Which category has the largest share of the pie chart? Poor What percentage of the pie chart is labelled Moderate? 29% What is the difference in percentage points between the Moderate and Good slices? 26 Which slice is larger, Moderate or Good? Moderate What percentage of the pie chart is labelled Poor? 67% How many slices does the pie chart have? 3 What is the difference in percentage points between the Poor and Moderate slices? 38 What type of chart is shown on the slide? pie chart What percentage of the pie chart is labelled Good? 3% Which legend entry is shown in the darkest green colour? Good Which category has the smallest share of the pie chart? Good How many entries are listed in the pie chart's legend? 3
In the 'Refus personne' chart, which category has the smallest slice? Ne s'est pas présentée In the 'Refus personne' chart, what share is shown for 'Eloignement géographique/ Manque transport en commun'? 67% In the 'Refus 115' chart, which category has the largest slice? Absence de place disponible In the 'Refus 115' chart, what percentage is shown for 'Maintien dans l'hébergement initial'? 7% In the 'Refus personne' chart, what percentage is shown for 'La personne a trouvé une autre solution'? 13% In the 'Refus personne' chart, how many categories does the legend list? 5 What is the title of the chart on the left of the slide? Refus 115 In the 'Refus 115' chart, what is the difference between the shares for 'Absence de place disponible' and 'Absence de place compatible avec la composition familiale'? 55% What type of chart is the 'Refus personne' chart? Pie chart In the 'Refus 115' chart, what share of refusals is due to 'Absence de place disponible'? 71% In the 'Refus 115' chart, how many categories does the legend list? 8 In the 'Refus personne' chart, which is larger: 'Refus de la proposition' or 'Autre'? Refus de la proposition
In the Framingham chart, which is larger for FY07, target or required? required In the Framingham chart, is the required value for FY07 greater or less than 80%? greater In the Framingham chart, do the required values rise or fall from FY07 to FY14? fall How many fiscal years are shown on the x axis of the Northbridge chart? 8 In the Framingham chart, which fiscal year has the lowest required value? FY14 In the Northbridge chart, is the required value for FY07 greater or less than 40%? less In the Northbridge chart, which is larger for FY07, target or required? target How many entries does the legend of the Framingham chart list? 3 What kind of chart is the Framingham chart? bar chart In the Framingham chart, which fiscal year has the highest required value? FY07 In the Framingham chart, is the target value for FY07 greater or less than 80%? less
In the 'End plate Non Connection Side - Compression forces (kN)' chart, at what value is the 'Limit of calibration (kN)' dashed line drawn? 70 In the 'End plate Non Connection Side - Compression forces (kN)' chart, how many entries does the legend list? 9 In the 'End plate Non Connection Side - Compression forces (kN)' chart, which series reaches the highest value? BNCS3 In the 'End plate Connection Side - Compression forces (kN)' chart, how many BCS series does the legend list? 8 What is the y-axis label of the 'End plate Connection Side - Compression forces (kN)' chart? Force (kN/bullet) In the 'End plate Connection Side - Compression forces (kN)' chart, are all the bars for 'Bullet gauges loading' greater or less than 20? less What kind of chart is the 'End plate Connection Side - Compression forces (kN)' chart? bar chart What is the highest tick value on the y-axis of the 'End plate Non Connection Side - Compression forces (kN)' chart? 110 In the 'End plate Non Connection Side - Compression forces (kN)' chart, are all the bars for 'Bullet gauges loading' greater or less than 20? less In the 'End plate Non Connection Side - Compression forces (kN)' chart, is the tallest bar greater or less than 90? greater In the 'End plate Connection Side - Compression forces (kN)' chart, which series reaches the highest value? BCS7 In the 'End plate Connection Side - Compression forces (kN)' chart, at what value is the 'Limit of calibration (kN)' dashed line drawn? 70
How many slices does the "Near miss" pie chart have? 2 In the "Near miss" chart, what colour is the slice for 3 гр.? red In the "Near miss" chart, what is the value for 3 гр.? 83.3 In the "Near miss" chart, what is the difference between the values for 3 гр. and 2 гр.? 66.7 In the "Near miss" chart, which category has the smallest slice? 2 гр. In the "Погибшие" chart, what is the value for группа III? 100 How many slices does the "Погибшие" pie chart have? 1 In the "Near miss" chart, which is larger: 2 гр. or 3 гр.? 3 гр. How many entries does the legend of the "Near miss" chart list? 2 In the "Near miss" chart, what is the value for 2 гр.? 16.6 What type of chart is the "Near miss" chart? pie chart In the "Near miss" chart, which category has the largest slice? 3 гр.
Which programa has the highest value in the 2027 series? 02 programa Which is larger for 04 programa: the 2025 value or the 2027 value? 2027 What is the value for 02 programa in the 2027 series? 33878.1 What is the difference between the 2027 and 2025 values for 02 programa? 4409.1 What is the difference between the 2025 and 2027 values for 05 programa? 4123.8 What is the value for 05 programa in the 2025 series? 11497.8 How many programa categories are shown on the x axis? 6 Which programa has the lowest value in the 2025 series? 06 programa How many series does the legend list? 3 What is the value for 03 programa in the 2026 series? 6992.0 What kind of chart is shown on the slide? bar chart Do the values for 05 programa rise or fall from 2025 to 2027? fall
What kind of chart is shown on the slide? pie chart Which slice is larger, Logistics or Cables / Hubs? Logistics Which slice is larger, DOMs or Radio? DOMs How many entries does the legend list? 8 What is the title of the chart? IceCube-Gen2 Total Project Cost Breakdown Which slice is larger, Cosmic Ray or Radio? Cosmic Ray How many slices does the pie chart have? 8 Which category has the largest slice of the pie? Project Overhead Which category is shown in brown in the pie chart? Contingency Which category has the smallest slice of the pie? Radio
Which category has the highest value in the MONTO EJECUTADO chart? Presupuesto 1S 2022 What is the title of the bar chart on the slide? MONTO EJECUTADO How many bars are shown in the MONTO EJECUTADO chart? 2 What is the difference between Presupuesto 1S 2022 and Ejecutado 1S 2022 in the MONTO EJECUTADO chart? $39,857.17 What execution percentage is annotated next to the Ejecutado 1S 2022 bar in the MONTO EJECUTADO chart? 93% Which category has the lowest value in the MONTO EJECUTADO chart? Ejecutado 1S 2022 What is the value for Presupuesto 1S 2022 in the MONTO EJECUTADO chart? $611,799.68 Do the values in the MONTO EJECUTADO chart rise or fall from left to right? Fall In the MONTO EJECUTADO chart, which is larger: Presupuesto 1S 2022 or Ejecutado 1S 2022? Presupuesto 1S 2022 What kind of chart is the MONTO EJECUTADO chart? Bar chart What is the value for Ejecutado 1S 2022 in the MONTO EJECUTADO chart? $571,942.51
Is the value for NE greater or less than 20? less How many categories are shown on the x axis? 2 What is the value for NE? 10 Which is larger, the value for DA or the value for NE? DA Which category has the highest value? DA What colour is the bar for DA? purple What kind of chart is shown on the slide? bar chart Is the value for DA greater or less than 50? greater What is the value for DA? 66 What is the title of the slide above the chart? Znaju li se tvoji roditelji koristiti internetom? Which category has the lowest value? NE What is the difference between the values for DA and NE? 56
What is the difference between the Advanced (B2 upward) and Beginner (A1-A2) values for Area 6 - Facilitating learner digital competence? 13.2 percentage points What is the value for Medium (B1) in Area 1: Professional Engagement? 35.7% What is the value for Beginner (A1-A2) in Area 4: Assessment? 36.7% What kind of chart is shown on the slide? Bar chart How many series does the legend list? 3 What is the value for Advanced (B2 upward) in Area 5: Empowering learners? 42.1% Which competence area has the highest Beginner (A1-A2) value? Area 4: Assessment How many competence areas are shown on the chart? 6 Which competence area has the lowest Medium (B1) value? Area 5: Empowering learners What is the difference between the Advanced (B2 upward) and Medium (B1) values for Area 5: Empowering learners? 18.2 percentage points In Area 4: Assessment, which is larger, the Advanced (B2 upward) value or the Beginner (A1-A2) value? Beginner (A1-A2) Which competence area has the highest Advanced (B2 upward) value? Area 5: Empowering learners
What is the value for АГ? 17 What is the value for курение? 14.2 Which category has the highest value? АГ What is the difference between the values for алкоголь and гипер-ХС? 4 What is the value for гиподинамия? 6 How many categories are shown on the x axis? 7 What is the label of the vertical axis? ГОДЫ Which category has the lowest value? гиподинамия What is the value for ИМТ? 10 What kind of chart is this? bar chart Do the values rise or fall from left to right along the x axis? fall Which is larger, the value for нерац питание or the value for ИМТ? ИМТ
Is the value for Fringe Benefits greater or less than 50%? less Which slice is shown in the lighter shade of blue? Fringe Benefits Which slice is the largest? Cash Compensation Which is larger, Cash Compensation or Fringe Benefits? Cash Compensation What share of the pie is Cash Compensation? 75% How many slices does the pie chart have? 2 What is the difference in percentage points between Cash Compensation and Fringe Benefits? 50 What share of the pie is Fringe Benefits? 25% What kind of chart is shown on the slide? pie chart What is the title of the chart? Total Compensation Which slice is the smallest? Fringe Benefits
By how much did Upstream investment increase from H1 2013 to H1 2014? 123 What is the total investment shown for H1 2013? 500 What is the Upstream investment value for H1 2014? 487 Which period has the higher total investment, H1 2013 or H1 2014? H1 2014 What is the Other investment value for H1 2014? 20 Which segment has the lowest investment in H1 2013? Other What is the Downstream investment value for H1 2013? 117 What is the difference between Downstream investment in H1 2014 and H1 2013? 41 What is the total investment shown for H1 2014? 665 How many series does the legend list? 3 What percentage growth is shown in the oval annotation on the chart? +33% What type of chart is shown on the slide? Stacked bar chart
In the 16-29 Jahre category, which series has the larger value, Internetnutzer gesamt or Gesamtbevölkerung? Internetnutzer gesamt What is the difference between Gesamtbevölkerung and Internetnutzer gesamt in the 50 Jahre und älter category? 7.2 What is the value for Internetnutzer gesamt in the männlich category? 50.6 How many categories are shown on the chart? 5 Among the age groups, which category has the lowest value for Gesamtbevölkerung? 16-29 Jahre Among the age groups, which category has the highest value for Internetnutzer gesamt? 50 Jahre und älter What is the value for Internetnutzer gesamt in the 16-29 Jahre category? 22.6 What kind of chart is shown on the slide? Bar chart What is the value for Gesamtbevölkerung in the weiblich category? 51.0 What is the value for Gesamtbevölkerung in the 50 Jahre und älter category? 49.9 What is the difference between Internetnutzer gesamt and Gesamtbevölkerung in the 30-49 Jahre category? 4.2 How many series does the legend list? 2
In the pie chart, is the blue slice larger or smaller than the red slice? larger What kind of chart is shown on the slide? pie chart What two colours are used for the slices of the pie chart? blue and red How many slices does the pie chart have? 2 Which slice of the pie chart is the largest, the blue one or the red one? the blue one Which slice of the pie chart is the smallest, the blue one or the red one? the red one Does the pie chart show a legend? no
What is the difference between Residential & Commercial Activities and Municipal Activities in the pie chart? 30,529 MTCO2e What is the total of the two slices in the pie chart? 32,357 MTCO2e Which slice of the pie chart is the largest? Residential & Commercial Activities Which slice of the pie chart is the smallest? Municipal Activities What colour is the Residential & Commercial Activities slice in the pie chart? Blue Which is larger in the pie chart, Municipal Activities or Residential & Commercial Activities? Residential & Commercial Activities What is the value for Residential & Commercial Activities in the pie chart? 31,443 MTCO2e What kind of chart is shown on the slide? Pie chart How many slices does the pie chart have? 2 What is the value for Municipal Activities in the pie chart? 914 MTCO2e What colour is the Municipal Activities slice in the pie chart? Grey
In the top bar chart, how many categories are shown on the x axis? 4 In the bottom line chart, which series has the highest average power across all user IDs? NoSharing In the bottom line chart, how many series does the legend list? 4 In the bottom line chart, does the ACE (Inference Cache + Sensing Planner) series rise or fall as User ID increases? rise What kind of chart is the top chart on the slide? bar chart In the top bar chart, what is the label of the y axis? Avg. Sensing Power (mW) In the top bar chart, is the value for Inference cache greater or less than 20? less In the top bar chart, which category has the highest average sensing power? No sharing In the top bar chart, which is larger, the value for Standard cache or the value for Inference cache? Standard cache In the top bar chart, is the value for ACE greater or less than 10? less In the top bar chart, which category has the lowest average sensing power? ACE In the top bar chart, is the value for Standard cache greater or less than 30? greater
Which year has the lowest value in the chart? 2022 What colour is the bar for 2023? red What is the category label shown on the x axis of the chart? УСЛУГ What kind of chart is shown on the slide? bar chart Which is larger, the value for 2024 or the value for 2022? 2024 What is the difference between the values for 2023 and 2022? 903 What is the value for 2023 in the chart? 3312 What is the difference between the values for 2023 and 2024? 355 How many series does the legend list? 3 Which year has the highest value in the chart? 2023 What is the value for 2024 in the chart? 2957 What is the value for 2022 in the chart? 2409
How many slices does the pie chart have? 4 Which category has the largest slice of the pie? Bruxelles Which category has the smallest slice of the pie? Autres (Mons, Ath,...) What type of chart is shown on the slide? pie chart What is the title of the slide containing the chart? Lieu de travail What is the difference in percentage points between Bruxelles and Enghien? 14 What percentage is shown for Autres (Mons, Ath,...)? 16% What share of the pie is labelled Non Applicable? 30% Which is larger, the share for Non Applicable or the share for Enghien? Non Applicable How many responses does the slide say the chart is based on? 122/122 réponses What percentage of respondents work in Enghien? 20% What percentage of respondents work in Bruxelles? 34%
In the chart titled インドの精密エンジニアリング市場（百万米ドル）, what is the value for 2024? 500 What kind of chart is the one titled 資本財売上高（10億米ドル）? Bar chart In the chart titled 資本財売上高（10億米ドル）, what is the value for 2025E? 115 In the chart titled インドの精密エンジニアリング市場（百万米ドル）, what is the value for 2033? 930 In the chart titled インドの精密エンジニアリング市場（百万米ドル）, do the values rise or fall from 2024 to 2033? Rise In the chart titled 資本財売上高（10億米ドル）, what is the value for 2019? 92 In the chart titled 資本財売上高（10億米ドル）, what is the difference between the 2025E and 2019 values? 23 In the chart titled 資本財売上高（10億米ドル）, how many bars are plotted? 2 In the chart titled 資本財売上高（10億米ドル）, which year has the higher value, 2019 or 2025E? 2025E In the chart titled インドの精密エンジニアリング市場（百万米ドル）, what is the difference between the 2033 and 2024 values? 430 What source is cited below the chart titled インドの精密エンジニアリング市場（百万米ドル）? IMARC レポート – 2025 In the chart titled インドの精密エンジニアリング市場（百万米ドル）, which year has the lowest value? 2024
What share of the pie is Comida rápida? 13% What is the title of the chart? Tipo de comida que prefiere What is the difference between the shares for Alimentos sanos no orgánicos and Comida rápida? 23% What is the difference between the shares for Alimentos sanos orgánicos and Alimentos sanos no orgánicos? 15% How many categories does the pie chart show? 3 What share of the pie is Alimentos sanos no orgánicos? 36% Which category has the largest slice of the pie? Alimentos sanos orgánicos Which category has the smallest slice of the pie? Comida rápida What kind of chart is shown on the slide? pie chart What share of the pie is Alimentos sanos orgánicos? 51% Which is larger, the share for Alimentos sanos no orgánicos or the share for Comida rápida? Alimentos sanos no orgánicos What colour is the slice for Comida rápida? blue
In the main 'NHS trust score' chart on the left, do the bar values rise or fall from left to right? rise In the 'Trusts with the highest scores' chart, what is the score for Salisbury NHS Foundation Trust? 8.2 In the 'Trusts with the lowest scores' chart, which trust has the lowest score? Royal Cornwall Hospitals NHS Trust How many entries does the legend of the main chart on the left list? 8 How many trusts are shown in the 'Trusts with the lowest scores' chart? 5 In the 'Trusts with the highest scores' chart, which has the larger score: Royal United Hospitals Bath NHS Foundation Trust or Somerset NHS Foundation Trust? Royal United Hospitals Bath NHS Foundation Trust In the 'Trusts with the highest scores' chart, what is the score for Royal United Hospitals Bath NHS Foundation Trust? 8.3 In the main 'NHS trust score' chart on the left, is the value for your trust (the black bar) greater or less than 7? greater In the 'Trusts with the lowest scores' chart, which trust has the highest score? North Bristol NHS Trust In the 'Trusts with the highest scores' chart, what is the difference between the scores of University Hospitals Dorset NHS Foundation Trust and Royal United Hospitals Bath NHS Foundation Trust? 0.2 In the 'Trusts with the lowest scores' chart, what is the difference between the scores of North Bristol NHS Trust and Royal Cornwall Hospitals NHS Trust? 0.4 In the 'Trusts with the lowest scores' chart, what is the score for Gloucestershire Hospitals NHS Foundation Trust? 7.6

+===+

**Problem**
Pull out every line in the records above that contains the word "labelled".

**Reply to the exercise**
Which category has the largest share of the pie chart? Poor What percentage of the pie chart is labelled Moderate? 29% What is the difference in percentage points between the Moderate and Good slices? 26 Which slice is larger, Moderate or Good? Moderate What percentage of the pie chart is labelled Poor? 67% How many slices does the pie chart have? 3 What is the difference in percentage points between the Poor and Moderate slices? 38 What type of chart is shown on the slide? pie chart What percentage of the pie chart is labelled Good? 3% Which legend entry is shown in the darkest green colour? Good Which category has the smallest share of the pie chart? Good How many entries are listed in the pie chart's legend? 3
How many slices does the pie chart have? 4 Which category has the largest slice of the pie? Bruxelles Which category has the smallest slice of the pie? Autres (Mons, Ath,...) What type of chart is shown on the slide? pie chart What is the title of the slide containing the chart? Lieu de travail What is the difference in percentage points between Bruxelles and Enghien? 14 What percentage is shown for Autres (Mons, Ath,...)? 16% What share of the pie is labelled Non Applicable? 30% Which is larger, the share for Non Applicable or the share for Enghien? Non Applicable How many responses does the slide say the chart is based on? 122/122 réponses What percentage of respondents work in Enghien? 20% What percentage of respondents work in Bruxelles? 34%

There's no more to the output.